Photo: Anna Fàbrega


Photo: Anna Fàbrega





Laia Estruch regards the voice as an extension of the body endowed with a spatial sense, an urge to act and full discursive capacity. In the voice, a wide range of questions that allude to language, gender and social structures is manifest; the voice can signal connections and breaks, and the privilege implied by basing a public exhibition on it often leads us to ask: who has a voice? Who has the capacity to formulate a thought and disseminate it? We must not ignore the fact that to raise one’s voice is to demand to be heard, and that pricking up your ears is also a way of acting and taking sides.

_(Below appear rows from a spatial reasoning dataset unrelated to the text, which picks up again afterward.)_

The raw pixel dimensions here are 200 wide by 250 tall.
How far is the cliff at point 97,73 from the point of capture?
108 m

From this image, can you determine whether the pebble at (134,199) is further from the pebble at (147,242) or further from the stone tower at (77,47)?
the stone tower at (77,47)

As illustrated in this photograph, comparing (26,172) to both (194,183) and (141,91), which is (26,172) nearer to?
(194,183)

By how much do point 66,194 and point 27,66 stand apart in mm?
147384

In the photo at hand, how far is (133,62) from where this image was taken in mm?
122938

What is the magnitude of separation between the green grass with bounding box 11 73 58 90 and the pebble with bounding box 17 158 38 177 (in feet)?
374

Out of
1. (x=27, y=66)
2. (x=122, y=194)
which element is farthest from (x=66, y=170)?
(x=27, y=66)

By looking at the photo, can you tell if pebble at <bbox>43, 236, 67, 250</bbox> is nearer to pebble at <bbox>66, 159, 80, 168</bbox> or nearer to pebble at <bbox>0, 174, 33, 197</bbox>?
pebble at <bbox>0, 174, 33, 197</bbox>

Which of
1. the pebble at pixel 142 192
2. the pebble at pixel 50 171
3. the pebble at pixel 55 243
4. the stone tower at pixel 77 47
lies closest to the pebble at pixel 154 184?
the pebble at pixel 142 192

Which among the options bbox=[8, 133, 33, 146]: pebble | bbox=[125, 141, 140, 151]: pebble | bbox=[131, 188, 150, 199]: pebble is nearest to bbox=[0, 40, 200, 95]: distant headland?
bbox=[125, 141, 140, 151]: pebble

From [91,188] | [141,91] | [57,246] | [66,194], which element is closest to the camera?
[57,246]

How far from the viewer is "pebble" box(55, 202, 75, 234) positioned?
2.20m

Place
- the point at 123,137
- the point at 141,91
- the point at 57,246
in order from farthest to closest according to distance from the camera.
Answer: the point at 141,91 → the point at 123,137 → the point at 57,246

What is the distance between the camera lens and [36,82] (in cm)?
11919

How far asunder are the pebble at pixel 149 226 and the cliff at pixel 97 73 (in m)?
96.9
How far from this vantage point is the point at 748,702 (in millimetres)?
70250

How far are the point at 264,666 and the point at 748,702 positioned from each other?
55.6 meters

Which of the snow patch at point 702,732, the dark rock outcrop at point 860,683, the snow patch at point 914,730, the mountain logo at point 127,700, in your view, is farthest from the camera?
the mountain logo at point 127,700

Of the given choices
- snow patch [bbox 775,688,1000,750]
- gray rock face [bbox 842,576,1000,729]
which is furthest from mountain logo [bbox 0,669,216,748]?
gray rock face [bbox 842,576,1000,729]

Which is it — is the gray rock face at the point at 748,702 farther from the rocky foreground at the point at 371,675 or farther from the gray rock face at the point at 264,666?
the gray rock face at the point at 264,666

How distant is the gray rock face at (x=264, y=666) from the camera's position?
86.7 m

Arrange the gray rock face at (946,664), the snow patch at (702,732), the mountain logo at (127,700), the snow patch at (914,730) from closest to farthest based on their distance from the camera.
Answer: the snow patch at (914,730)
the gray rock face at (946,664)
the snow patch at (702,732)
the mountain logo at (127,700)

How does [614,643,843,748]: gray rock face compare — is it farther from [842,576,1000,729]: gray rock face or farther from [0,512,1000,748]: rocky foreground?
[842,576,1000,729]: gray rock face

Crol (Front Crawl) is a fluid project that proposes a dialogue between two amenities that are next door to each other but which are used for different purposes: Espai 13 of the Fundació Joan Miró and the diving pool of the Montjuïc Municipal Pools. The project breaks down the boundary between these two spaces and through this collapse questions the validity of certain paradigms that govern them: on the one hand, the wet, open and shifting space of the pool; and on the other, the dry, enclosed and firm space of Espai 13. This contradiction is reflected in some of the binomials that Laia Estruch addresses in her art, such as the classic distinction drawn between the body and the voice or, in the particular case of Crol, between hydrophobia and hydrophobia.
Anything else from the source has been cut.